Splitting document based on start and end text

Hi Team,

We are trying ASPOSE Java word API for a POC to check if its meeting our requirement. Our requirement is to chunk word document and extract specific content from it based on a start and end text phrase, and create a new document without losing format of the actual document. Is it possible using ASPOSE api? I have tried some samples based on the post ‘Aspose Word: Search a search word and extract content between the search word- split content between it into new document’ but its for splitting document based on repetitive text. Can you please show some samples to split the document based on start and end text? Start text may be a heading of the paragraph.

Thanks.
Renjith.

Also, in the sample I created using the example, Bookmarking is not working if the start text is a paragraph header. Thanks.

Hi Renjith,

Thanks for your inquiry. Please refer to the following article:
Extract Selected Content Between Nodes

In your case, we suggest you following solution.

  1. Find the start text and insert a bookmark e.g. bmstart.
  2. Find the end text and insert a bookmark e.g. bmend.
  3. Extract the contents between bookmarks bmstart and bmend
  4. Generate the document from extracted nodes.

Please check following code example. Hope this helps you.

//Load in the document
Document doc = new Document(MyDir + "in.docx");

DocumentBuilder builder = new DocumentBuilder(doc);

//Find text and insert bookmark for sart text
Pattern regex = Pattern.compile("start text", Pattern.CASE_INSENSITIVE);

FindReplaceOptions options = new FindReplaceOptions();
options.ReplacingCallback = new FindAndInsertBookmark("bmstart");

doc.getRange().replace(regex, "", options);

//Find text and insert bookmark for ending text
regex = Pattern.compile("end text", Pattern.CASE_INSENSITIVE);

options = new FindReplaceOptions();
options.ReplacingCallback = new FindAndInsertBookmark("bmend");

doc.getRange().replace(regex, "", options);

//Extract contents between bookmark
BookmarkStart bStart = doc.getRange().getBookmarks().get("bmstart").getBookmarkStart();
BookmarkEnd bEnd = doc.getRange().getBookmarks().get("bmend").getBookmarkEnd();

ArrayList nodes = extractContent(bStart, bEnd, true);
Document newdoc = generateDocument(doc, nodes);

newdoc.save(MyDir + "Out.docx");
class FindAndInsertBookmark implements IReplacingCallback
{
    String bookmark;
    FindAndInsertBookmark(String bm)

================

Exercise brief: Continue the forum thread above on extracting Word document content between a start phrase and an end phrase with the Aspose Java API, starting right after its last line.

Data rows:
================

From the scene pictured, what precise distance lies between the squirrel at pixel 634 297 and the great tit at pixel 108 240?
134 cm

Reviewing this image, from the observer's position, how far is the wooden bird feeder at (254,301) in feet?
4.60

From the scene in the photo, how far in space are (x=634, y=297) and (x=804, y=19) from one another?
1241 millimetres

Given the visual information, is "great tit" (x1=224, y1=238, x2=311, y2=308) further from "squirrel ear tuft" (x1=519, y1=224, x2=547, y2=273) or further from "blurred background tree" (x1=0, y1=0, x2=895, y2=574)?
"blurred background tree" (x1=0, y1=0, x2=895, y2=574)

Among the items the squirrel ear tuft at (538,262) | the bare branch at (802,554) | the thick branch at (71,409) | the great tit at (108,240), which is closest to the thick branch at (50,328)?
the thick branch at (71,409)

================

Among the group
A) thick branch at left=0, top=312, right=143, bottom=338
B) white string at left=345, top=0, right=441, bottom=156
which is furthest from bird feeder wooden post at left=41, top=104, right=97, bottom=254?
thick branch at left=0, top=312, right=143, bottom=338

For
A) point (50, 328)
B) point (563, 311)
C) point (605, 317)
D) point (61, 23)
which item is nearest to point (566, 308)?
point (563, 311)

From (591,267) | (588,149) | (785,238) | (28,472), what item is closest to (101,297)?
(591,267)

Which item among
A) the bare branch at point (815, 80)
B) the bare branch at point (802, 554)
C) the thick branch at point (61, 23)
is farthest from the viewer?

================

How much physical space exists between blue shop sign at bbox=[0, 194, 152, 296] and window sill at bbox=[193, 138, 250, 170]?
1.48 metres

================

Output of the task:
    {
        bookmark = bm;
    }

    public int replacing(ReplacingArgs e) throws Exception
    {
        // This is a Run node that contains either the beginning or the complete match.
        Node currentNode = e.getMatchNode();
        // The first (and may be the only) run can contain text before the match,
        // in this case it is necessary to split the run.
        if (e.getMatchOffset() > 0)
            currentNode = splitRun((Run)currentNode, e.getMatchOffset());
        // This array is used to store all nodes of the match for further highlighting.
        ArrayList runs = new ArrayList();
        // Find all runs that contain parts of the match string.
        int remainingLength = e.getMatch().group().length();
        while (
                (remainingLength > 0) &&
                        (currentNode != null) &&
                        (currentNode.getText().length() <= remainingLength))
        {
            runs.add(currentNode);
            remainingLength = remainingLength - currentNode.getText().length();
            // Select the next Run node.
            // Have to loop because there could be other nodes such as BookmarkStart etc.
            do
            {
                currentNode = currentNode.getNextSibling();
            }
            while ((currentNode != null) && (currentNode.getNodeType() != NodeType.RUN));
        }
        // Split the last run that contains the match if there is any text left.
        if ((currentNode != null) && (remainingLength > 0))
        {
            splitRun((Run)currentNode, remainingLength);
            runs.add(currentNode);
        }
        DocumentBuilder builder = new DocumentBuilder((Document)((Run)runs.get(0)).getDocument());
        builder.moveTo((Run)runs.get(0));
        builder.startBookmark(bookmark);
        builder.endBookmark(bookmark);
        // Signal to the replace engine to do nothing because we have already done all what we wanted.
        return ReplaceAction.SKIP;
    }

    /**
      Splits text of the specified run into two runs.
      Inserts the new run just after the specified run.
     */
    private Run splitRun(Run run, int position) throws Exception
    {
        Run afterRun = (Run)run.deepClone(true);
        afterRun.setText(run.getText().substring(position));
        run.setText(run.getText().substring((0), (0) + (position)));
        run.getParentNode().insertAfter(afterRun, run);
        return afterRun;
    }
}

Thank you very much Tahir. The code works for me. However, its not including the end text in the new document. What should I do for that?

Hi Renjith,

Thanks for your inquiry. In this case, you need to insert the second bookmark after the “end text”. You can use BookmarkStart and BookmarkEnd classes to create a bookmark and use CompositeNode.InsertAfter method to insert it after the “end text” Run node.

Please let us know if you have any more queries.

Hi Tahir,

Are you referring to the below method? Its already using insertAfter method. Please guide me if I am wrong.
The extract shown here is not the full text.